Una vez consolidado el proyecto, tras su avance en las elecciones europeas y con el apoyo voluntario o involuntario de los medios de comunicación (que hablen de nosotros aunque sea bien), habría que plantearse algunas interrogantes sobre el particular.
¿Podemos es un partido revolucionario? No, claro que no. En ningún caso ha puesto en duda lo que llamamos “sistema”, no es, como han dicho algunos, “antisistema”. Los partidos socialistas y comunistas, así como los movimientos anarquistas, sí que lo eran en sus inicios y durante muchos años más. El partido de este Pablo Iglesias no tiene nada que ver con el de su viejo homónimo; ni tan siquiera habla de “reforma y revolución”, como Rosa Luxemburgo. Plantea retoques, algunos más profundos que otros, en las actuales fórmulas políticas, nada más. No es un partido comunista, ni tampoco “chavista”, como parecen empeñados en calificarlo unos cuantos ignorantes. Es reformista y punto. No digo estas cosas en un sentido negativo ni positivo. Constato.
¿Representa un nuevo modo de hacer política? Creo que no, con matices.

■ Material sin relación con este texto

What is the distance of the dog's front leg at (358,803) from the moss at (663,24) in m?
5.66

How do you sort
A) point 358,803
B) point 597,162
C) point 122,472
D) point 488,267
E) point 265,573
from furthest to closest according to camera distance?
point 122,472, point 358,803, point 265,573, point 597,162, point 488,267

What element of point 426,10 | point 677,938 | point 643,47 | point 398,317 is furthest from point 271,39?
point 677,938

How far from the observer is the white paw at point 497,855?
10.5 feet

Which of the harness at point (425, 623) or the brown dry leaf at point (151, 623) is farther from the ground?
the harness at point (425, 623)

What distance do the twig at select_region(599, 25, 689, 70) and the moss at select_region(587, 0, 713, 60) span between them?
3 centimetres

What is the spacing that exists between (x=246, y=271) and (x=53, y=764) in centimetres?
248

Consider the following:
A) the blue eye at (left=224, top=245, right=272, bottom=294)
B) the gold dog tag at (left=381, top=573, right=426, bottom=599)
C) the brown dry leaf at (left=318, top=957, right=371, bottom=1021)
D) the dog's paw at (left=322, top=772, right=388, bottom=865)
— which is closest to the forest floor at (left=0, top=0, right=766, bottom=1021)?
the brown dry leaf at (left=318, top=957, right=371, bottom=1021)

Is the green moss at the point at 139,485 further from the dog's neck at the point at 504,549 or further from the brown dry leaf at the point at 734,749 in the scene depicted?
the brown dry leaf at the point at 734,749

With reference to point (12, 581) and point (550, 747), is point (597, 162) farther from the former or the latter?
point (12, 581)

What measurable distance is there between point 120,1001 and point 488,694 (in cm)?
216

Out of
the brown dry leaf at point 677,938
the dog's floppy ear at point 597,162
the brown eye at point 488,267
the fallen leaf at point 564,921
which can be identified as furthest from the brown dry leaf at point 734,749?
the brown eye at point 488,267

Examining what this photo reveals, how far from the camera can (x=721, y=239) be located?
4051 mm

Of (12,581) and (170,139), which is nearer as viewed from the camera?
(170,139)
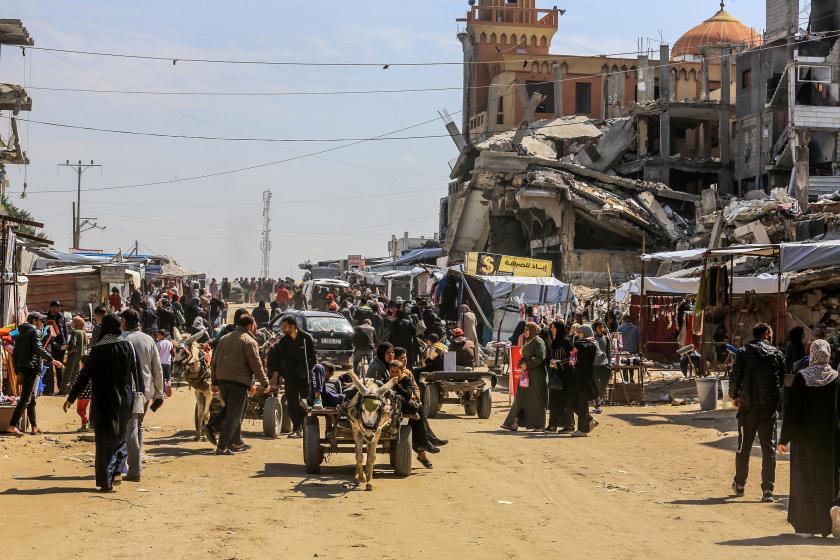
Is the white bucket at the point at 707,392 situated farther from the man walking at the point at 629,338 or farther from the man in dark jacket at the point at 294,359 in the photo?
the man in dark jacket at the point at 294,359

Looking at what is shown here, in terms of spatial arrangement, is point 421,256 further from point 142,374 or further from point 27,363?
point 142,374

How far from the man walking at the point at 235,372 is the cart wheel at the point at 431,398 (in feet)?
18.5

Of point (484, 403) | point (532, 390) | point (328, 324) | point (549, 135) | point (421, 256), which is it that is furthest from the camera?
point (421, 256)

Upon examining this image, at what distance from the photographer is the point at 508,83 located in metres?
72.2

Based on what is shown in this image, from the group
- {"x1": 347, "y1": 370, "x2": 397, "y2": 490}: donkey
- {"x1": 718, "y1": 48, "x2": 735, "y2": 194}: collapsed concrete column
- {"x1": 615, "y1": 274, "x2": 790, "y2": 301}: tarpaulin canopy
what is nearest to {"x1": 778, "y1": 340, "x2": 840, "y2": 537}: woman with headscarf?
{"x1": 347, "y1": 370, "x2": 397, "y2": 490}: donkey

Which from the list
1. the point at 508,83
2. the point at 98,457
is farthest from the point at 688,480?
the point at 508,83

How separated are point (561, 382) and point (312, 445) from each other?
6.03 m

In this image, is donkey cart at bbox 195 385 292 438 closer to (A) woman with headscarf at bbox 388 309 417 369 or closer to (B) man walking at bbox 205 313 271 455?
(B) man walking at bbox 205 313 271 455

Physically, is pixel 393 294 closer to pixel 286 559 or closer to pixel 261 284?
pixel 261 284

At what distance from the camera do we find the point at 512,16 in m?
78.7

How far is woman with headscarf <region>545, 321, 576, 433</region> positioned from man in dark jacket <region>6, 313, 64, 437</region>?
24.1 feet

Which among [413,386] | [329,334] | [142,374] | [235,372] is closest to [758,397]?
[413,386]

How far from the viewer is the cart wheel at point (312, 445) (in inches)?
518

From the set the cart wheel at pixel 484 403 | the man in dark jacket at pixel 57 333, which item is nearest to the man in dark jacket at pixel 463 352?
the cart wheel at pixel 484 403
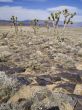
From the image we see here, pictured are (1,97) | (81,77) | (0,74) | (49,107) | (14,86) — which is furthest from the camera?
(81,77)

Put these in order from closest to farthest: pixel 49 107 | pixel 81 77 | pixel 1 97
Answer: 1. pixel 49 107
2. pixel 1 97
3. pixel 81 77

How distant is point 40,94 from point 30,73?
8.51 meters

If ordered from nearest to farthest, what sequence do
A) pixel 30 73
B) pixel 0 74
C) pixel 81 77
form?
pixel 0 74, pixel 81 77, pixel 30 73

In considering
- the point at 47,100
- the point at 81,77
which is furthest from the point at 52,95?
the point at 81,77

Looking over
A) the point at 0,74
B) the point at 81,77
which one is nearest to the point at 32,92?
the point at 0,74

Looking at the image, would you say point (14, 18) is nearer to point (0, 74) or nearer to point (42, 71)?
point (42, 71)

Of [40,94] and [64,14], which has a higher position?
[40,94]

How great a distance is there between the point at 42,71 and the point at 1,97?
29.8 ft

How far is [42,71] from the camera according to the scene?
67.1 ft

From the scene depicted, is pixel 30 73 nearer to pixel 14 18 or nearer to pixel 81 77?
pixel 81 77

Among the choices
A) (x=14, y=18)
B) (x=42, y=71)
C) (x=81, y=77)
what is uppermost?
(x=81, y=77)

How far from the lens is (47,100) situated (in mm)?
10391

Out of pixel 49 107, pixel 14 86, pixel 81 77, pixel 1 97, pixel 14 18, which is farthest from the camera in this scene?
pixel 14 18

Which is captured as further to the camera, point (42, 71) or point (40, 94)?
point (42, 71)
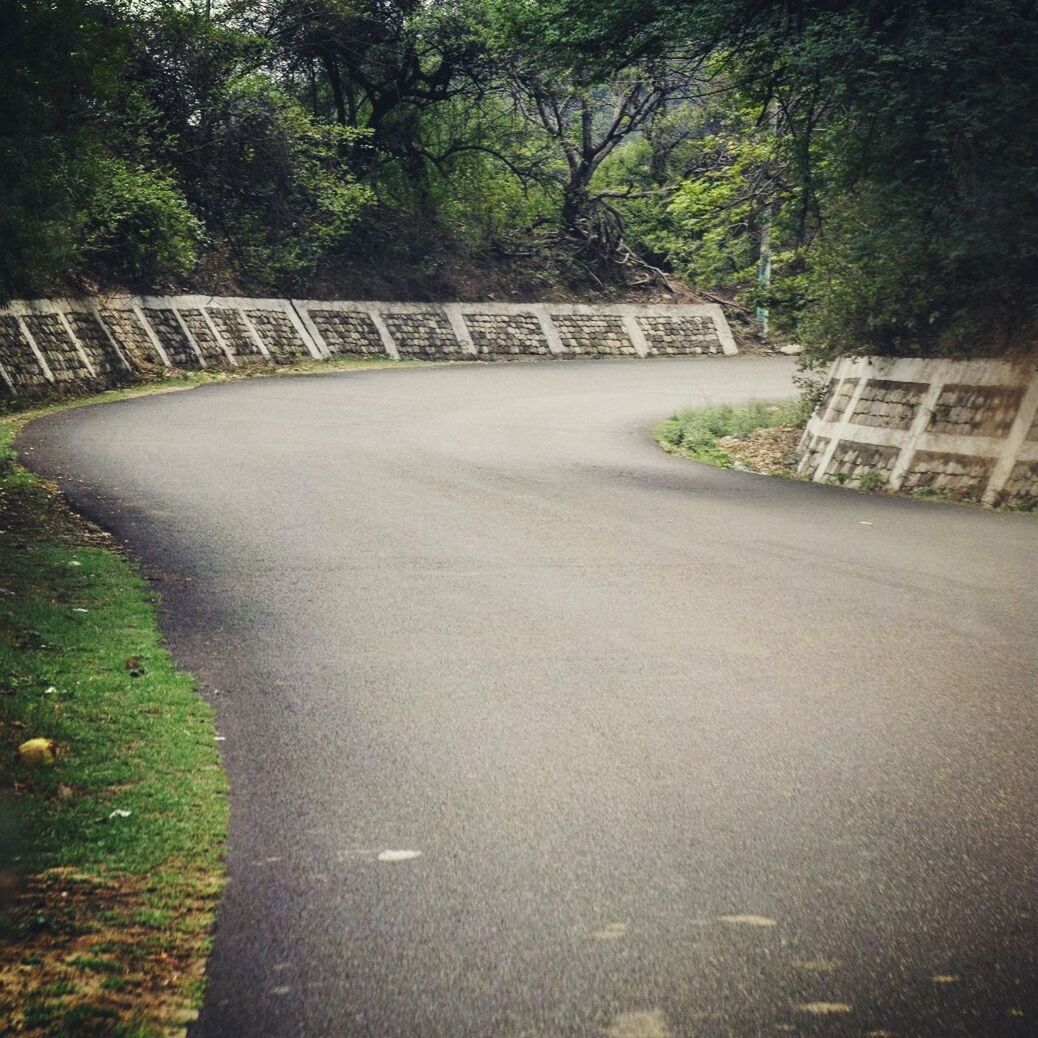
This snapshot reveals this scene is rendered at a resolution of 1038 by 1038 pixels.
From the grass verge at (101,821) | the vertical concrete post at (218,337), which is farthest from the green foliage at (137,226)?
the grass verge at (101,821)

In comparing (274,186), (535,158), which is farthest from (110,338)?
(535,158)

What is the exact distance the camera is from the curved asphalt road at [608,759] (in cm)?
352

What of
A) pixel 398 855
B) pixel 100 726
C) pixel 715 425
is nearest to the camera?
pixel 398 855

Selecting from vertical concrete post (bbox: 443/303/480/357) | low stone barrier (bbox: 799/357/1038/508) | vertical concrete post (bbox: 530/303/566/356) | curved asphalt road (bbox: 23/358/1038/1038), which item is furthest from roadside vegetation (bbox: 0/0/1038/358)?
curved asphalt road (bbox: 23/358/1038/1038)

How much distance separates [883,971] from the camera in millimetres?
3586

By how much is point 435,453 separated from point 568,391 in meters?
10.8

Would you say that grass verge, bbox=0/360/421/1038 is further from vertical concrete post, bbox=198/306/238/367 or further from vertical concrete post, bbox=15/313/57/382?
vertical concrete post, bbox=198/306/238/367

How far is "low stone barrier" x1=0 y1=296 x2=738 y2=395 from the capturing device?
23.0 metres

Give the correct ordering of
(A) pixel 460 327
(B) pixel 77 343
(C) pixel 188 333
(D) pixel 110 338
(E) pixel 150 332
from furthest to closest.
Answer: (A) pixel 460 327
(C) pixel 188 333
(E) pixel 150 332
(D) pixel 110 338
(B) pixel 77 343

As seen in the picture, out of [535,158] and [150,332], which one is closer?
[150,332]

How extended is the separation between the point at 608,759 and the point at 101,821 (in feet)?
7.07

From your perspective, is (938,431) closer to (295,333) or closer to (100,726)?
(100,726)

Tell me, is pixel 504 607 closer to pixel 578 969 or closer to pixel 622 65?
pixel 578 969

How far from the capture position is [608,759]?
209 inches
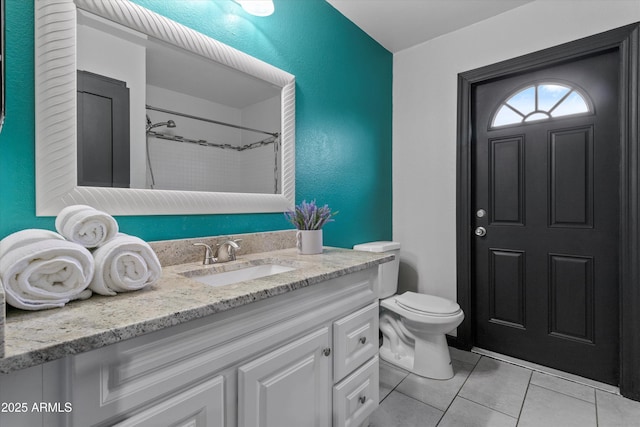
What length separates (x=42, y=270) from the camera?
27.0 inches

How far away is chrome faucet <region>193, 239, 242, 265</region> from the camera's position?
1311 millimetres

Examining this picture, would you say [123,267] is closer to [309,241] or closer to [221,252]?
[221,252]

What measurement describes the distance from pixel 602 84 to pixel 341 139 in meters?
1.61

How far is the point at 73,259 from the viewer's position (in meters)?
0.73

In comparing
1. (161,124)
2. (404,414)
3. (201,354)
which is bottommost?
(404,414)

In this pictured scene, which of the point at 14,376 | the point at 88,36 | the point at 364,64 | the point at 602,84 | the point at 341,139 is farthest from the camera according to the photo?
the point at 364,64

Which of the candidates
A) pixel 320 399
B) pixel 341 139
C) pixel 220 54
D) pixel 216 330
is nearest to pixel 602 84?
pixel 341 139

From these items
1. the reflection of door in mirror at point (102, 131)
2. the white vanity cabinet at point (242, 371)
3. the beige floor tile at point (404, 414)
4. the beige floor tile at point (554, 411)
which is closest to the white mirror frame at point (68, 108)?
the reflection of door in mirror at point (102, 131)

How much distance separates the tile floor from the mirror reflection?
140 centimetres

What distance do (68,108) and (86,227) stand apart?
47 cm

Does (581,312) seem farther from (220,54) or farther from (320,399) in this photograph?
(220,54)

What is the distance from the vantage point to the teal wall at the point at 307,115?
0.93m

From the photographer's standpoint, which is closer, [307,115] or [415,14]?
[307,115]

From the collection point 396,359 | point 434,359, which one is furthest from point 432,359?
point 396,359
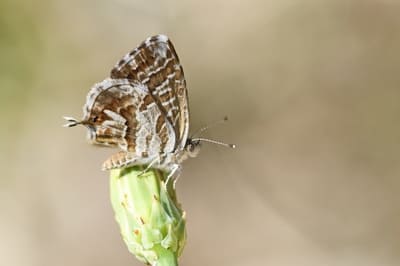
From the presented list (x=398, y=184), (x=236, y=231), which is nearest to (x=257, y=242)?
(x=236, y=231)

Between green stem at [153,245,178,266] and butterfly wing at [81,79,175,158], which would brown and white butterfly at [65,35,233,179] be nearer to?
butterfly wing at [81,79,175,158]

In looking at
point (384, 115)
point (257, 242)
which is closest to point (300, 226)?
point (257, 242)

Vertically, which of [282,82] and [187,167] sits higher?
[282,82]

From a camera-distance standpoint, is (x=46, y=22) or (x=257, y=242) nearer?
(x=257, y=242)

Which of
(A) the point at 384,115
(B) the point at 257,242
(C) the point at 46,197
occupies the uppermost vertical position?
(A) the point at 384,115

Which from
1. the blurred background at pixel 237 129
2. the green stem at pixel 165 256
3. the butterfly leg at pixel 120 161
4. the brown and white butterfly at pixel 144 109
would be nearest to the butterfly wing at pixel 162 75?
the brown and white butterfly at pixel 144 109

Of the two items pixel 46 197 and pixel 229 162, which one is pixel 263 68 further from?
pixel 46 197

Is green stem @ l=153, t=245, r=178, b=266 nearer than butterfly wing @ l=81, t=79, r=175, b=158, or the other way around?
green stem @ l=153, t=245, r=178, b=266

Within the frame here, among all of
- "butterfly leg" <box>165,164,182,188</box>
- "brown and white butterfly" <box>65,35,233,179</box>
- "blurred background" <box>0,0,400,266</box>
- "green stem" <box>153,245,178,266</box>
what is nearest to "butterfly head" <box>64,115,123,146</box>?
"brown and white butterfly" <box>65,35,233,179</box>
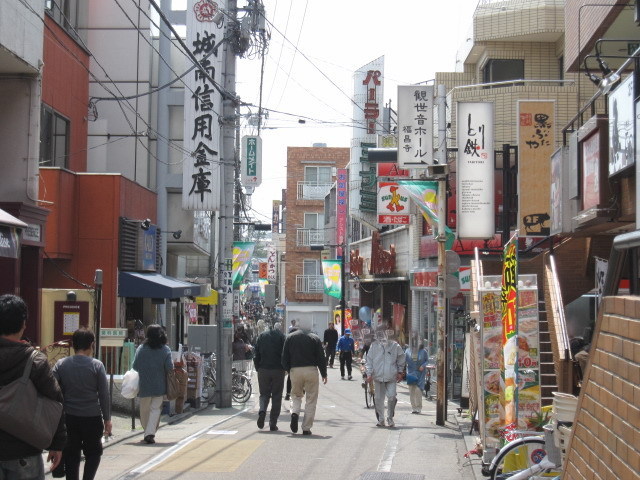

Tras decantar su modelo organizativo, ha optado por un modelo más bien organicista, muy similar al de los partidos que ellos denominan “de la casta”. El matiz es que parecen intentar hacer compatible las fórmulas institucionales y orgánicas con las asamblearias. Francamente, lo veo difícil. En ese sentido, me parecería oportuno que abandonasen las actitudes mesiánicas y, por supuesto, las descalificaciones hacia otras organizaciones de la izquierda tradicional.  Por razones lógicas, pero también, por razones tácticas. La única manera de desbancar a la derecha recalcitrante del PP y satélites será casi con seguridad mediante pactos de diversa índole.
Sea como fuere, y con estas interrogantes por medio, me parece interesante que “Podemos” persista y se afiance. Desde luego rechazo categóricamente los intentos de torpedeo que sse están produciendo, nacidos sobre todo del miedo a una supuesta “inestabilidad” o “desestabilización”. De estabilidades con vocación totalitaria creo que ya hemos tenido bastante.